In the text on the Fourteenth Amendment and the Napoleonic Code, on what date was the Napoleonic Code enacted?

## Provided text
>>>

Before the Civil War, state and federal courts were quite reluctant to rule laws unconstitutional. They were especially reluctant to do so to protect individuals and minority groups from hostile majorities. The Supreme Court had said it would intervene directly against state laws only when they violated expressly stated constitutional prohibitions. That meant that the provisions of the Bill of Rights, the main listing of Americans’ civil and procedural rights, did not apply against the states.

By stating explicitly that “no State shall” abridge the rights of citizens, deny due process, or deprive persons of equal protection of the law, the Fourteenth Amendment met the Supreme Court’s requirement. Moreover, it mandated that that courts intervene to protect very vaguely defined rights.

Slowly, they interpreted the Fourteenth Amendment to impose on the states most of the rights listed in the Bill of Rights. With Brown v. Board of Education, the 1954 decision ruling government-required school segregation unconstitutional, the Supreme Court began to overturn all government-sponsored racial discrimination. In the seventy-plus years since, state and federal courts have extended the principle to age and gender discrimination, aided by supportive state and federal legislation.

The 14A did not simply impose the Bill of Rights on the states… it imposed it on private citizens. The legal reasoning went that if the state tolerated inequality, it was then denying its citizens a right to equality. The 14A invented government-created rights.

In this way, it followed the French Revolutionary model as seen in the Napoleonic Code which emphasized equality through reason enforced at a federal level:

Napoleonic Code, French civil code enacted on March 21, 1804, and still extant, with revisions. It was the main influence on the 19th-century civil codes of most countries of continental Europe and Latin America.

Political unification was paired with a growing national consciousness, which, in turn, demanded a new body of law that would be uniform for the entire state. The Napoleonic Code, therefore, was founded on the premise that, for the first time in history, a purely rational law should be created, free from all past prejudices and deriving its content from “sublimated common sense”; its moral justification was to be found not in ancient custom or monarchical paternalism but in its conformity to the dictates of reason.

Under the code all male citizens are equal: primogeniture, hereditary nobility, and class privileges are extinguished; civilian institutions are emancipated from ecclesiastical control; freedom of person, freedom of contract, and inviolability of private property are fundamental principles.

<<<

## Entries supplied
>>>

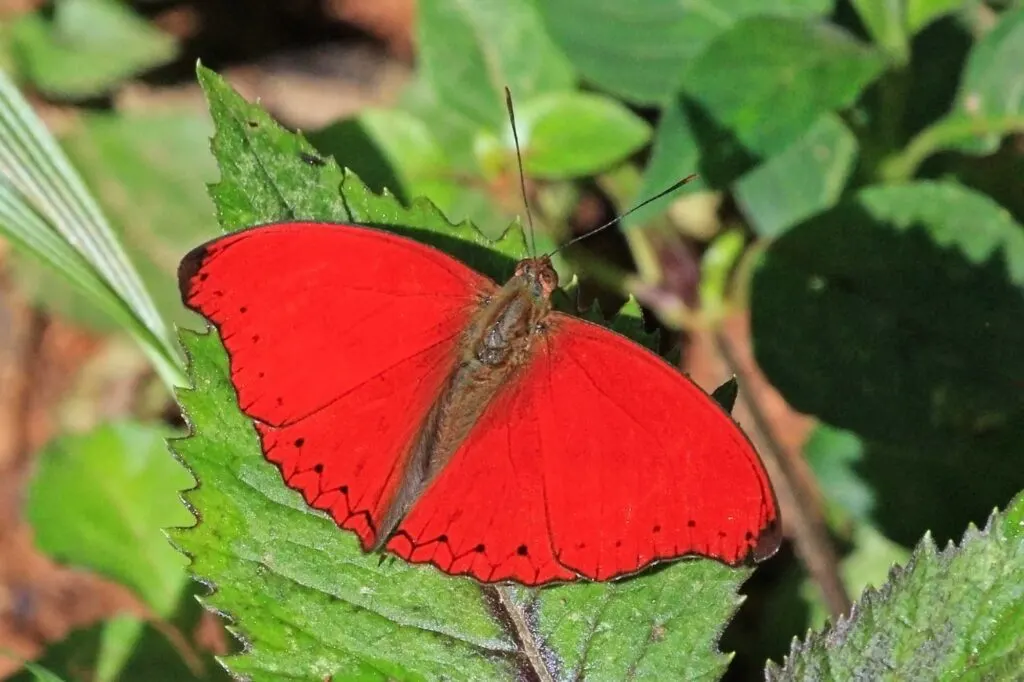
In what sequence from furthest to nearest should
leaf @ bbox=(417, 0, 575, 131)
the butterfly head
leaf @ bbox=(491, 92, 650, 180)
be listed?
leaf @ bbox=(417, 0, 575, 131) < leaf @ bbox=(491, 92, 650, 180) < the butterfly head

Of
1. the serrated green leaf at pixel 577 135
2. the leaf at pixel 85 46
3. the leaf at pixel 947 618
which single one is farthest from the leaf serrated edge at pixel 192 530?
the leaf at pixel 85 46

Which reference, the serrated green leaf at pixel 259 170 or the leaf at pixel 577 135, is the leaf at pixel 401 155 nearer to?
the leaf at pixel 577 135

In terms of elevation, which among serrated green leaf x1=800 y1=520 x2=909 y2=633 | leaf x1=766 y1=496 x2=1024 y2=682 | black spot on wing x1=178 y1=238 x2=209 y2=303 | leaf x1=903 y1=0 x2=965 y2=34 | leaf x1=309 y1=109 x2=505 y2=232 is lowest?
leaf x1=766 y1=496 x2=1024 y2=682

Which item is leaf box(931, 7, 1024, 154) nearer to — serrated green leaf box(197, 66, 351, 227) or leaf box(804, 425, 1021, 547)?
leaf box(804, 425, 1021, 547)

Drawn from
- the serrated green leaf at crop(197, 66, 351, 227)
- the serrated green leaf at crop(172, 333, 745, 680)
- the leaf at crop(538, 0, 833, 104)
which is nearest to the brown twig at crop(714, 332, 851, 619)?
the leaf at crop(538, 0, 833, 104)

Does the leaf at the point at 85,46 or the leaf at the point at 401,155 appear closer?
the leaf at the point at 401,155

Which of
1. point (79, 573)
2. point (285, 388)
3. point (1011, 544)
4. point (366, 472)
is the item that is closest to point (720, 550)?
point (1011, 544)

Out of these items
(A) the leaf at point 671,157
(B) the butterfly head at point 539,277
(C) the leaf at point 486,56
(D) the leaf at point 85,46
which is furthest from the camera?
(D) the leaf at point 85,46
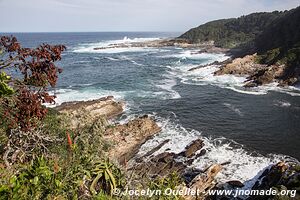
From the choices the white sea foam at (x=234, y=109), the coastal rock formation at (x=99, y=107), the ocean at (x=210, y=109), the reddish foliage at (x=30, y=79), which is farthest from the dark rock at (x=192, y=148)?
the reddish foliage at (x=30, y=79)

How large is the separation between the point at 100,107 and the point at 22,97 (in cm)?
3241

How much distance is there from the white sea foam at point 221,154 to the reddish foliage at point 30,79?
1780 centimetres

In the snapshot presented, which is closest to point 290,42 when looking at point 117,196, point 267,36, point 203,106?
point 267,36

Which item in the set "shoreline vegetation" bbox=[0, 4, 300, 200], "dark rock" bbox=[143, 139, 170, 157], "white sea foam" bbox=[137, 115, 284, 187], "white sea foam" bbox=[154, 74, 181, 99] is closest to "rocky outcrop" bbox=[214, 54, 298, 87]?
"shoreline vegetation" bbox=[0, 4, 300, 200]

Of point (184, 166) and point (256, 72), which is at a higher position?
point (256, 72)

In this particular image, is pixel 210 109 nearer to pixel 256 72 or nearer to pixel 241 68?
pixel 256 72

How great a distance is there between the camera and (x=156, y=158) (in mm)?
25156

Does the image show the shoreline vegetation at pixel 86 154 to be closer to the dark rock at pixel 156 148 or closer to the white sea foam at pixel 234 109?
the dark rock at pixel 156 148

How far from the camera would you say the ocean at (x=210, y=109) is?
26.4m

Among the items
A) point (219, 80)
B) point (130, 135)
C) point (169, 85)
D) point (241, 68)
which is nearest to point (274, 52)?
point (241, 68)

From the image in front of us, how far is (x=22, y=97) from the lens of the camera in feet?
18.7

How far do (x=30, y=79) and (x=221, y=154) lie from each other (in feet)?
72.7

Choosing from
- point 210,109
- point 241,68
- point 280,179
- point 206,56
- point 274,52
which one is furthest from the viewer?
point 206,56

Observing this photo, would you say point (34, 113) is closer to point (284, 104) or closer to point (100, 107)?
point (100, 107)
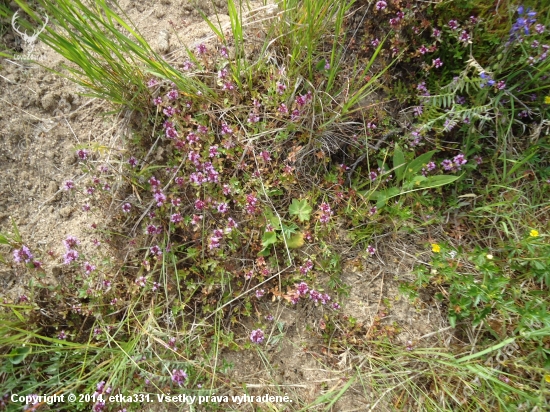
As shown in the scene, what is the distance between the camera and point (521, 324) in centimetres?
217

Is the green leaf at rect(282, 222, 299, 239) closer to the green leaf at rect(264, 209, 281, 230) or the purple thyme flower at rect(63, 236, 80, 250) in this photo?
the green leaf at rect(264, 209, 281, 230)

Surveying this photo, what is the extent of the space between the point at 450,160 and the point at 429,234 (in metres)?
0.54

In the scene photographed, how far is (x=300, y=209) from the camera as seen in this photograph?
2498mm

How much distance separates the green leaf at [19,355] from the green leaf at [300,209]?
5.77ft

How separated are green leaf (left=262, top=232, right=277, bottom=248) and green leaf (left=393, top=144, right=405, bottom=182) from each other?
0.93m

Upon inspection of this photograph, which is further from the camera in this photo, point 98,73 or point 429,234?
point 429,234

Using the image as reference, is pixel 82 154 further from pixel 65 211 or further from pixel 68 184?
pixel 65 211

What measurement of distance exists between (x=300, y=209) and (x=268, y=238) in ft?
0.95

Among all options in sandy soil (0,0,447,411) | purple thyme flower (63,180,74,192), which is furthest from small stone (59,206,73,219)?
purple thyme flower (63,180,74,192)

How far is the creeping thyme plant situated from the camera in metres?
2.28

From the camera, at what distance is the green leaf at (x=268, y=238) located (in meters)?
2.41

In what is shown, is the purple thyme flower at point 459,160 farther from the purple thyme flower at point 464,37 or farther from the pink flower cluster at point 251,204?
the pink flower cluster at point 251,204

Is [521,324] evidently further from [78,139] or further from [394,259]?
[78,139]

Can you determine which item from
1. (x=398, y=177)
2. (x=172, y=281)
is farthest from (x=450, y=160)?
(x=172, y=281)
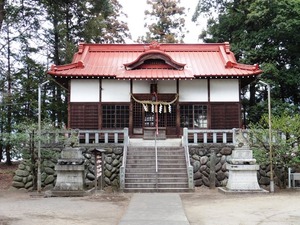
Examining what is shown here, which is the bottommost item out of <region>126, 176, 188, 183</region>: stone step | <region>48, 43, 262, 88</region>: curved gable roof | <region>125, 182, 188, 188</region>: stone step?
<region>125, 182, 188, 188</region>: stone step

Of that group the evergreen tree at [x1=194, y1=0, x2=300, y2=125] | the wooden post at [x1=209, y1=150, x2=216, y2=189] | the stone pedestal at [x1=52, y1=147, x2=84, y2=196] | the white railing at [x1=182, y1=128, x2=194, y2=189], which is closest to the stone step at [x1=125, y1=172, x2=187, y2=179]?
the white railing at [x1=182, y1=128, x2=194, y2=189]

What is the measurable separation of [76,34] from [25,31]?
4.44m

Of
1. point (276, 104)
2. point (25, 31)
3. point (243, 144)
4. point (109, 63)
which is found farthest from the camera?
point (25, 31)

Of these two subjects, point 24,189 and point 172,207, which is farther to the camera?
point 24,189

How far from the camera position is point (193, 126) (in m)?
21.0

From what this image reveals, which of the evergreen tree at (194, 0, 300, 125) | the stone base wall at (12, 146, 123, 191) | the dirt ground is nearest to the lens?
the dirt ground

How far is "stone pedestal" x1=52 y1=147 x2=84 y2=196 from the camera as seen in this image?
13.8m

<<<

## Solution below
March 21, 1804